En casa de Celia, la vecina, no va estar a estas horas; de todos modos, voy a llamarla, por si sabe algo.
― ¿Sí?
―Hola, Celia.  Soy Juan. Te llamo porque no sé dónde está Mari. Al llegar a comer me he encontrado con que no hay nadie, ni comida, ni un aviso…nada.
―Lo siento, Juan, no sé nada de ella. Yo también he pasado la mañana en la oficina.
―Ya me imaginaba. Pero es todo tan raro que no sé ni a quién preguntar.
―No te preocupes; habrá tenido que hacer algún recado urgente. Lo más probable es que pronto esté en casa. De todos modos, avísame cuando llegue. Si quieres, puedes bajar a comer con nosotros.
―Gracias, no te preocupes.  Aquí hay comida. Sólo tengo que calentarla.  Hasta luego.
Mientras el móvil echaba humo y los nervios se adueñaban de modo creciente de mi marido, yo iba sintiendo cómo el miedo me invadía hasta aflojarme los muelles: dejé el recado sobre la otra bayeta y me dispuse a encogerme en lo más recóndito del rincón.

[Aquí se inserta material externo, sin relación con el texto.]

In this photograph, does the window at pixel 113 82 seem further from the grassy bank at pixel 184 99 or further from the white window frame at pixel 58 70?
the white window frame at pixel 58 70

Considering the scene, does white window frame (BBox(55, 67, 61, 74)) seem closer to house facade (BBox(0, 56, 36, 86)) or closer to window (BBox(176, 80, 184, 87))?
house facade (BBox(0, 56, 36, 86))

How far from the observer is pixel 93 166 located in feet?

Antes de que me diera tiempo a ello, un sonido agudo y estridente me taladró las orejas.
¡¡Ringgg…!!
―Buenos días, amables radioyentes, son las siete de la mañana. Les damos la bienvenida a un nuevo programa…
Salté como un resorte y me fui directamente al baño para verme en el espejo. ¡Qué alivio! Conservaba la misma fisonomía del día anterior, un poco despeinada.